Intelligent Automation
RPA is steadily becoming part of an entire business ecosystem, which includes work done by both humans and non-humans.
“For the last five or so years, RPA has enabled organizations in all sectors to increase efficiencies, streamline their internal and customer-facing processes, and, perhaps most importantly, free up their highly-skilled employees from repetitive, low-value work,” Eric Tyree, head of research and AI for Blue Prism, explained to TechNewsWorld.
“Now, as the technology matures and the early adopter phase is truly over, organizations are looking for more. We will see a seamless mix of digital workers, human workers, and ever-evolving systems,” he said.
Intelligent automation, in other words, is becoming perpetually intelligent.
“Business leaders are recognizing the potential for intelligent automation, where RPA technology is integrated with AI capabilities, to become a strategic lever for widescale transformation, innovation, and competitive difference.
“Organizations are starting with their big ambition and working backward from there.
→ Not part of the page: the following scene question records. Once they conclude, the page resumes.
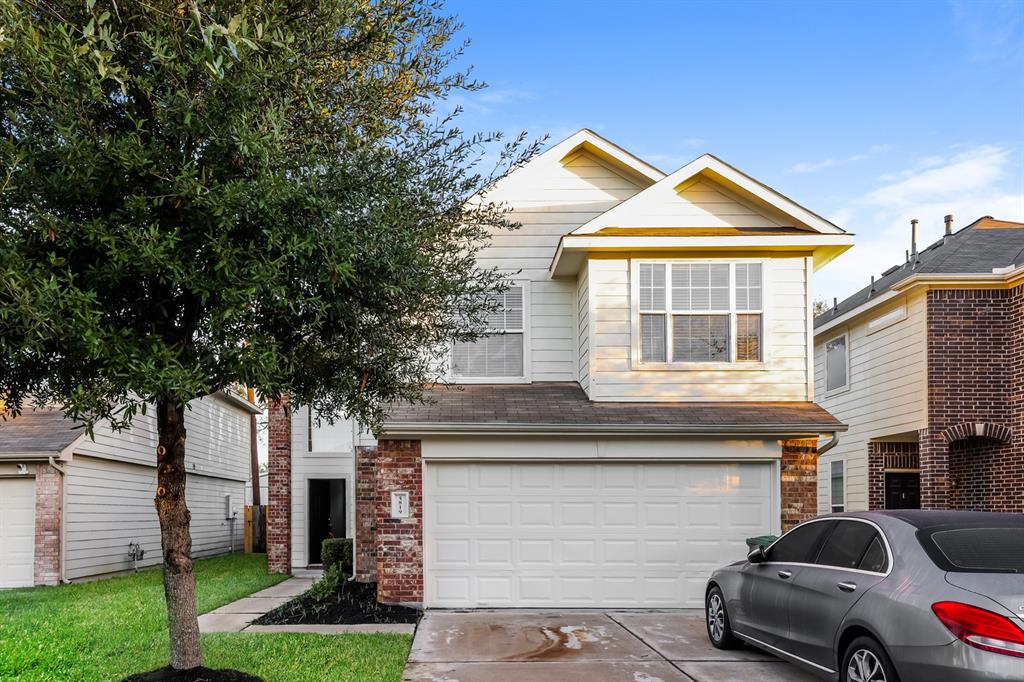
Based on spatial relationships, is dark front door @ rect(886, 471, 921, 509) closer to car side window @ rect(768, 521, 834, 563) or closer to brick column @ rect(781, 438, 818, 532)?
brick column @ rect(781, 438, 818, 532)

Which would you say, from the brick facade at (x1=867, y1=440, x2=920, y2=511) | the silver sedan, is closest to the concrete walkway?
the silver sedan

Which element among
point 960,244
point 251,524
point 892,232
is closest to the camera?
point 960,244

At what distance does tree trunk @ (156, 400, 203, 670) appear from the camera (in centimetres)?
760

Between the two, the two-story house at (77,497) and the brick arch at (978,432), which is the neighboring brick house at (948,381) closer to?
the brick arch at (978,432)

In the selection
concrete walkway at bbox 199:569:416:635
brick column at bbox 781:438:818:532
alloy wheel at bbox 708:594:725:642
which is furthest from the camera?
brick column at bbox 781:438:818:532

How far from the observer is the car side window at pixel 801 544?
7535 millimetres

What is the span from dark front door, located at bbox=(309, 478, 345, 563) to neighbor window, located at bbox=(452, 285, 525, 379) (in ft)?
17.2

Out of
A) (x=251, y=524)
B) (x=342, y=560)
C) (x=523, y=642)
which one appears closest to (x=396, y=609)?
(x=523, y=642)

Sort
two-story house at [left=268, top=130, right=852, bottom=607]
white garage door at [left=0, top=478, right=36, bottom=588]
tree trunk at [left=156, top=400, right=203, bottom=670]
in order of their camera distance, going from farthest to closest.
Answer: white garage door at [left=0, top=478, right=36, bottom=588], two-story house at [left=268, top=130, right=852, bottom=607], tree trunk at [left=156, top=400, right=203, bottom=670]

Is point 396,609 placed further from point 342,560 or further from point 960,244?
point 960,244

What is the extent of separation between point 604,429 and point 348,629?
4.14 meters

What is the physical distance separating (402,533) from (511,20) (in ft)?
26.3

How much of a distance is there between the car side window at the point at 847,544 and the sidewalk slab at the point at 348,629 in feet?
16.4

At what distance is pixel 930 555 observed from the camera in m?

We’ll start to see significant numbers of organizations moving towards this automation-first approach,” said Tyree.
Ultimately, RPA can help businesses as a whole, as it frees up human employees to do things that humans do best — like thinking creatively and solving problems.
“RPA is evolving to become even more democratized, thereby unlocking automation’s potential at scale to transform the way people work,” said Kahlon. “With the rollout of more low-code and no-code solutions, those with less tech experience can increasingly harness the technology’s capabilities to optimize their workloads.
“Instead of relying on IT support, they can design their automation applications that make sense to their unique roles,” he reasoned. “The more employees who can take advantage of automation, the closer their organization comes to becoming a fully automated enterprise.”